* [Provided text]:
------------------------------------------------

To Puffin Thrush :>)
I hope you keep posting here on Common Dreams, and I am enjoying your thoughtful remarks very much.
To onemantribe:
Ditto the above remarks to yourself. I think we all recognize some eternal truths which you speak of. It reminds me of the visceral reaction to Thomas Jefferson's "We hold these truths to be self-evident..."
Your remark:
" We do not need men nor women to lead us, though guides are often needed."
It gets to the heart of the matter. It is the question now in my mind.
Wanting a leaderless world, attempting this on my many mountain trips, hoping for a pure democracy - I am reminded by time and circumstance, by direct observation, that leaders spontaneously arise given sufficient need.
It is almost as if a law of nature were in operation - a quantum fluctuation, if you will.
Is it possible that people can want a leaderless world and want and need a leader, both at the same time?
This question I pose to all and sundry??
Manysummits
======
And I thought the earth was flat.
Well how about sprinkling some truth on this article ? Such as how the Roman Catholic church took over all beliefs based on their own lack of knowledge. The RC's sort of got lost in the road, when they found out that when they shout " Hooray", they were in fact worshiping the Egyptian Sun God. Once we got the thinking back in the lab and away from the alter we have regained some knowledge lost.
Bill Brown Pine City, Minnesota (( not the center of the universe )..
In Gaviotas (a sustainable community in Colombia), when the FARC (militant group) paid them a visit and held guns at them and said, "who's your leader?", they replied together, "We all are!"
bloodmeridian,
I agree with katrinelachatte. Your poetic news posts are always among your best contributions in the Comments section here on Common Dreams. Thanks.
Summer what? Who? Where?
Most Americans don't know they have birds in their yards let alone that the sun transits the sky every year in a helix! I bet most have not seen the moon in the last ten years. Or have ever noticed that it moves around the sky rather than just sits in one spot.
Petroleum man has his head stuck in his gadgets...
I hope this may be considered on "topic."
------------------------------------------
Cathedrals
Far out at sea, the unbroken great blue circle
Ever changing yet ever the same.
Standing on the bowsprit I gaze into the deep, clear, blue depths
Or out to the horizon. Sometimes there are dolphins!
At night, the heavens are filled with myriad stars, far more than are seen on land.
They stretch out to infinity, eternity,
The only human interlopers,
The satellites moving in their straight lines from horizon to horizon.
Below in my bunk I am lulled by the quiet hiss of the bow wave,
The rasping zzzzip of passing dolphins,
Distant songs of humpbacked whales echoing from the deep,
And the quiet tread of watchstanders passing on the deck above my head.
Diving on the reef, I pass beneath the stands of kelp
Rising like fluted columns
Which spread overhead, muted light filtering to the sea floor
Like sunlight through stained glass
Walking on the floor of a great virgin forest,
The first branches spread a hundred feet overhead.
Wild rhododendrons provide splashes of color
And my gaze stretches for miles.
Standing on a windswept ridge, gazing at a rugged, snow shrouded peak.
Mighty rivers look like tiny rivulets, running from beneath the glaciers.
The tree line is far below me,
And on the eroded cliff, seashells!
These are my cathedrals.
This is where I feel close to my God,
In the quiet wonder of God’s creation,
Far from the works of man.

------------------------------------------------

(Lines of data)
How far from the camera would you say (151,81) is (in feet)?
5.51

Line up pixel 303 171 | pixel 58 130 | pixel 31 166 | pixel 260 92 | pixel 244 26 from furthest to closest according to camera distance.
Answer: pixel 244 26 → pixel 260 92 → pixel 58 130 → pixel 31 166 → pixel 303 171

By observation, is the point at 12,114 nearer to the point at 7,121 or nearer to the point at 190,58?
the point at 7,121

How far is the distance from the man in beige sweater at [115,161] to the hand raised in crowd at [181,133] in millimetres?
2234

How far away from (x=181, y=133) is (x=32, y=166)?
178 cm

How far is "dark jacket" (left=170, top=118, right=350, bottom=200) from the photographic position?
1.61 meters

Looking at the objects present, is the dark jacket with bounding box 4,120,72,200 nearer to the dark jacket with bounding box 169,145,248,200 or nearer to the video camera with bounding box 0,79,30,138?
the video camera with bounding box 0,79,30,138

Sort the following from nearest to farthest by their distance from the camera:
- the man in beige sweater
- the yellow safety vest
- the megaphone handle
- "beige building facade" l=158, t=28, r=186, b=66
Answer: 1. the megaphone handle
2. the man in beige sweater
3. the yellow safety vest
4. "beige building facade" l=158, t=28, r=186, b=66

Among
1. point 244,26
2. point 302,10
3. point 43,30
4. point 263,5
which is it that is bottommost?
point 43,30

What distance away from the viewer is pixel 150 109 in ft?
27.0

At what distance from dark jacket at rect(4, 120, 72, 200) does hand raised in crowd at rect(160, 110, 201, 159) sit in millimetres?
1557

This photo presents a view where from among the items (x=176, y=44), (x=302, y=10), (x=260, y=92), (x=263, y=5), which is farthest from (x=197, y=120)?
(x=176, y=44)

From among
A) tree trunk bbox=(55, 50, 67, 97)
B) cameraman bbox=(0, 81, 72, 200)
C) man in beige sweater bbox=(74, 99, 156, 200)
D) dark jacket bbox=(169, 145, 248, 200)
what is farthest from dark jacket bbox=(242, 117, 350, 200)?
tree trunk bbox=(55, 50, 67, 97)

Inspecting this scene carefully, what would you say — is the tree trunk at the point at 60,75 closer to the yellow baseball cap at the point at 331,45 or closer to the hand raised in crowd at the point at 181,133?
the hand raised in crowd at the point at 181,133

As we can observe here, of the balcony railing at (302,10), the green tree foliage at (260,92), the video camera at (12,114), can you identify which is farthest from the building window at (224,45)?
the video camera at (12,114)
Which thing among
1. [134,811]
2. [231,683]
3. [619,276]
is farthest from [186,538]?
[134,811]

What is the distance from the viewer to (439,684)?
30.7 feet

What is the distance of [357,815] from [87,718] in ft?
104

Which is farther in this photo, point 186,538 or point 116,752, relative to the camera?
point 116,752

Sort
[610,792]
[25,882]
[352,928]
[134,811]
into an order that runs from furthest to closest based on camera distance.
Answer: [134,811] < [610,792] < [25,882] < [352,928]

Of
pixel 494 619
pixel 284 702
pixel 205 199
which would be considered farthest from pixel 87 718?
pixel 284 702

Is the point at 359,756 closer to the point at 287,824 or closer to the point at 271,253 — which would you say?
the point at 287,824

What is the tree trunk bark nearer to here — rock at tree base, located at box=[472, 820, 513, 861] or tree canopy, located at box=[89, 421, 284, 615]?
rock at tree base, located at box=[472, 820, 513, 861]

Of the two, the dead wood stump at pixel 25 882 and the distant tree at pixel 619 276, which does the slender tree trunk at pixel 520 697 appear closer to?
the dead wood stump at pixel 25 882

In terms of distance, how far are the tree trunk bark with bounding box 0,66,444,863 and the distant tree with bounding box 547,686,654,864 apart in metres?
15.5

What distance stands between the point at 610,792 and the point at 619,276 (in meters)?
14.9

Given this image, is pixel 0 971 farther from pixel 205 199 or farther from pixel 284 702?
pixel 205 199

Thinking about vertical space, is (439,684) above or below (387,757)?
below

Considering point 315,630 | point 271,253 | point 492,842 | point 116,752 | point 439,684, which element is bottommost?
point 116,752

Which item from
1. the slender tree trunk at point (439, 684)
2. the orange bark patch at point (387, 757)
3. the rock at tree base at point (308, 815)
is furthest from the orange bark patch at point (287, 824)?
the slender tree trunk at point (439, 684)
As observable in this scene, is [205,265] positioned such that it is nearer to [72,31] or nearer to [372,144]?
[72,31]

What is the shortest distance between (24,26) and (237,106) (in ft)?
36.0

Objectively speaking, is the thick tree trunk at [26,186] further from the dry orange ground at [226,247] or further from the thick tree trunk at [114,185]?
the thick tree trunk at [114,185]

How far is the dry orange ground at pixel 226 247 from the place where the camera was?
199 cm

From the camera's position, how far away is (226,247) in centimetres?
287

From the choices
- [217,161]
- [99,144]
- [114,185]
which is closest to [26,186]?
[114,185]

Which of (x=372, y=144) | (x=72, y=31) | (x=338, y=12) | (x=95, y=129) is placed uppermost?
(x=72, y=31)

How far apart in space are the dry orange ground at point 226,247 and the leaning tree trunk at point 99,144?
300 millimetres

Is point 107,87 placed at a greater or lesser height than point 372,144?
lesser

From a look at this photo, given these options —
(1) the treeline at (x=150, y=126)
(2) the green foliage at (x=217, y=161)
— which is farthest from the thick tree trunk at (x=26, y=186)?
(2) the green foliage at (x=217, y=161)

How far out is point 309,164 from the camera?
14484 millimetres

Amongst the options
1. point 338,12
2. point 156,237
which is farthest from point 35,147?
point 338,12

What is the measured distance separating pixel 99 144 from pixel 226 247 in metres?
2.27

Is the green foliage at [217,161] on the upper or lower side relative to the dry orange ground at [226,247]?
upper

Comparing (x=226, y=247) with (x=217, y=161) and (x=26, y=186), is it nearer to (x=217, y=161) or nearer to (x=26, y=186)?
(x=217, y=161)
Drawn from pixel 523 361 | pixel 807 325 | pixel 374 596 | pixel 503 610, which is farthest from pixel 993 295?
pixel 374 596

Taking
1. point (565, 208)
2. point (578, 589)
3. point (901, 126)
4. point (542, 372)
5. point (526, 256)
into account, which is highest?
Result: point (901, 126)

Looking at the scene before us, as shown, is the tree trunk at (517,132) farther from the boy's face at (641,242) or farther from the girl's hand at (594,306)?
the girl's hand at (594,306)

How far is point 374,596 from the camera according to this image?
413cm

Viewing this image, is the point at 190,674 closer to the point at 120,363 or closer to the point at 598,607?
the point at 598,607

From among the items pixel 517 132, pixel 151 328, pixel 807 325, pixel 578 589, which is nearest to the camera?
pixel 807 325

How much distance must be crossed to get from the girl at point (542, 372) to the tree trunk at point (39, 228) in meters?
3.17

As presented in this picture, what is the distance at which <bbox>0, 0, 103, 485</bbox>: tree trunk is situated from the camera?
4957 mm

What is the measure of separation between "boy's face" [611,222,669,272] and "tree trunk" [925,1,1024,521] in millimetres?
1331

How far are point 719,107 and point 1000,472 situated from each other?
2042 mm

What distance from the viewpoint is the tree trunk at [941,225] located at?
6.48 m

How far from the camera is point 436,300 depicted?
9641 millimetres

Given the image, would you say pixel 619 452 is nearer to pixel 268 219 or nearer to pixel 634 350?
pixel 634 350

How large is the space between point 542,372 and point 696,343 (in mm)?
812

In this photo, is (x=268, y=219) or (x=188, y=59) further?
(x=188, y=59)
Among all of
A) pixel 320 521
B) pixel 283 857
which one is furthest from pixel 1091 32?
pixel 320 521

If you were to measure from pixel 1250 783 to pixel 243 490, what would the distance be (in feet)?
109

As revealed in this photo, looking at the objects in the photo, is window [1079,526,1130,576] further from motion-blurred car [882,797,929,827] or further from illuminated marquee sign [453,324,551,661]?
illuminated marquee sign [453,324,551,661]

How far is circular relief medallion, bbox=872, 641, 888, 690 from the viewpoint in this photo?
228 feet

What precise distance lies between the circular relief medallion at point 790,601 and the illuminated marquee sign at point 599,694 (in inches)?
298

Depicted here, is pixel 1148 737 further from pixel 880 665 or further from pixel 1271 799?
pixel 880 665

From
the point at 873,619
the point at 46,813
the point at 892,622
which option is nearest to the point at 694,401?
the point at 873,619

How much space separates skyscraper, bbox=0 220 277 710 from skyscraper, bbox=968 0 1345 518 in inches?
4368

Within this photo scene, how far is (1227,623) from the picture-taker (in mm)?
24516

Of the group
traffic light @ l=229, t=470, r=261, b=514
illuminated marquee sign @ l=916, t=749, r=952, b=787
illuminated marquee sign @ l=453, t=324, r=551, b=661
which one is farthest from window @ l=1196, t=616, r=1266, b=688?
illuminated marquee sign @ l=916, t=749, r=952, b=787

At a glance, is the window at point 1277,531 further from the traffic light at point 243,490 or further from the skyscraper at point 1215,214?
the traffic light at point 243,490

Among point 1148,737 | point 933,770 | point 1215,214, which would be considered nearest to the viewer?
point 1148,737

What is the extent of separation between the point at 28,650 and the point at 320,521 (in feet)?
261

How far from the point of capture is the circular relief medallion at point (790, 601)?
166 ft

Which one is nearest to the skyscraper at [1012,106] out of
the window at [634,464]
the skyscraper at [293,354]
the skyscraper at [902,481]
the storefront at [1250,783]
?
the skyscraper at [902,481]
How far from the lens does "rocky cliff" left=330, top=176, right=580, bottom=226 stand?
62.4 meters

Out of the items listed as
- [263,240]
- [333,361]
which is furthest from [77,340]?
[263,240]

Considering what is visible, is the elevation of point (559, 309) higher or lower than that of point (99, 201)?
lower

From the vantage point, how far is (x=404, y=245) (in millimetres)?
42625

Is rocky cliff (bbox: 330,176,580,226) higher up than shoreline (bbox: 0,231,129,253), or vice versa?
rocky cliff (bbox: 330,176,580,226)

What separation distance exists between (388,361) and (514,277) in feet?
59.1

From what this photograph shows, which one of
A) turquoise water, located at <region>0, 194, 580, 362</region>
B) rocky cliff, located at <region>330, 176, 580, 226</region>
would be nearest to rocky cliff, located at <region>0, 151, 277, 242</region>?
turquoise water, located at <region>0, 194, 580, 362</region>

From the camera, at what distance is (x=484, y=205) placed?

------------------------------------------------

* [Given task]: Transcribe everything in the comment thread from "Most Americans don't" down to "in one spot.". These items have no connection to the comment thread.

* [Answer below]:
Most Americans don't know they have birds in their yards let alone that the sun transits the sky every year in a helix! I bet most have not seen the moon in the last ten years. Or have ever noticed that it moves around the sky rather than just sits in one spot.